Toyoda also warned that potential moves like tariffs down the line from the United States could have major consequences for places with large auto industries like Alabama.

“Any trade restrictive measures would deliver a serious blow to the U.S. auto industry and economy, as it would not only disadvantage U.S. consumers, but also adversely affect the global competitiveness of U.S.-produced vehicles and suppress company investments in the U.S,” Toyoda advised.

He continued, “We believe that free and fair trade as well as a competitive business environment based on international rules support the global competitiveness of the U.S. auto industry, leading to consumer benefits and sustained growth of the U.S. economy.”
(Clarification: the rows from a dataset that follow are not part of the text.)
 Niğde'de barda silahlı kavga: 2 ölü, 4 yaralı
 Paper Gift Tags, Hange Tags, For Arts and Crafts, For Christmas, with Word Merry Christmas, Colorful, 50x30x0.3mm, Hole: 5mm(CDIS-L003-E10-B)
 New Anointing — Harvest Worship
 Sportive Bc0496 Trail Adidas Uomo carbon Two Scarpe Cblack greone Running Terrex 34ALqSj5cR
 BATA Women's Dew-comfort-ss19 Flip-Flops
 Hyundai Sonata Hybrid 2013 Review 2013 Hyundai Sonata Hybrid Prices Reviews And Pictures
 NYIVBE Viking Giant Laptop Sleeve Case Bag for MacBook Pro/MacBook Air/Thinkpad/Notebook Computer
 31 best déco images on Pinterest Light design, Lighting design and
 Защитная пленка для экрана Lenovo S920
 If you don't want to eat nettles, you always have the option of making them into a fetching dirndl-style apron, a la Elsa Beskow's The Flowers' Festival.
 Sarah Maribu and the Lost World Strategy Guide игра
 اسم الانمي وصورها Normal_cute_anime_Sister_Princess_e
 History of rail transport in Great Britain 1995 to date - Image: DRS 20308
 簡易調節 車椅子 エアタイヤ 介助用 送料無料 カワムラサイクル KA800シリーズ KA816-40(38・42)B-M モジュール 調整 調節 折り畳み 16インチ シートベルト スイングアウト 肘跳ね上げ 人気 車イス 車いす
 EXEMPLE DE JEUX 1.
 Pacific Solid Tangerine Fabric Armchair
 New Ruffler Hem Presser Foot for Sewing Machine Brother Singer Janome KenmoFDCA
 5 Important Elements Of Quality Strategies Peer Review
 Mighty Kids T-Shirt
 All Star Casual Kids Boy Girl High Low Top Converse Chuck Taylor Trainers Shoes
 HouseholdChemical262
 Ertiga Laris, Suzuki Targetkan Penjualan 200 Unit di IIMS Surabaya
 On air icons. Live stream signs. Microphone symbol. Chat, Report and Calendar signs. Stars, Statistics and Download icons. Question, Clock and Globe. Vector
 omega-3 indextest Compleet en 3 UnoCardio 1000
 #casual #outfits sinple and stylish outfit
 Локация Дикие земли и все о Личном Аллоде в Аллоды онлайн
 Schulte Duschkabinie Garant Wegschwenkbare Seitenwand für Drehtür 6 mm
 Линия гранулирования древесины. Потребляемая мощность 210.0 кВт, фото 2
“JAMA member companies strongly hope that President Trump understands our desire to further contribute to the U.S. economy and employment and that the dialogue between the governments of Japan and the U.S. leads to an outcome that supports the development of the auto industries and economies of both nations,” Toyoda concluded.

In a statement to Yellowhammer News, Alabama Secretary of Commerce Greg Canfield said “the U.S. Department of Commerce’s Section 232 findings… set the stage for tariffs that threaten to seriously disrupt the operations of” the state’s auto manufacturing operations “and put Alabama jobs on the line.”

Canfield explained, “Automakers based in Europe and Japan have made profound contributions to Alabama’s economy through significant investment and job creation that has enriched families and communities. Mercedes-Benz opened a manufacturing facility in Alabama 22 years ago; today, that complex has seen nearly $6 billion in investment and is home to thousands of jobs. Between them, Honda and Toyota have invested well over $3 billion in their Alabama manufacturing operations and employ more than 5,000 people in Alabama. Toyota and Mazda are currently investing another $1.6 billion to open an auto assembly plant in Alabama with 4,000 new jobs. Auto suppliers for these automakers have also invested heavily in operations in Alabama — and they continue to do so.”

“Over the years, Alabama has formed strong partnerships with these automotive companies,” he added. “We’ve also made many lasting friendships with industry leaders, including Akio Toyoda, president of Toyota Motor Corp., who personally came to Alabama’s capital to announce the Mazda Toyota Manufacturing USA assembly plant in 2018, and the top leadership at Honda and Mercedes.”

“We regret to see these relationships imperiled by the U.S. Department of Commerce’s Section 232 findings that set the stage for tariffs that threaten to seriously disrupt the operations of these Alabama manufacturing operations and put Alabama jobs on the line. We will continue to work to help the Trump administration understand that these proposed tariffs will have real and painful consequences for many hard-working Alabamians and companies that have established roots in our state,” Canfield concluded.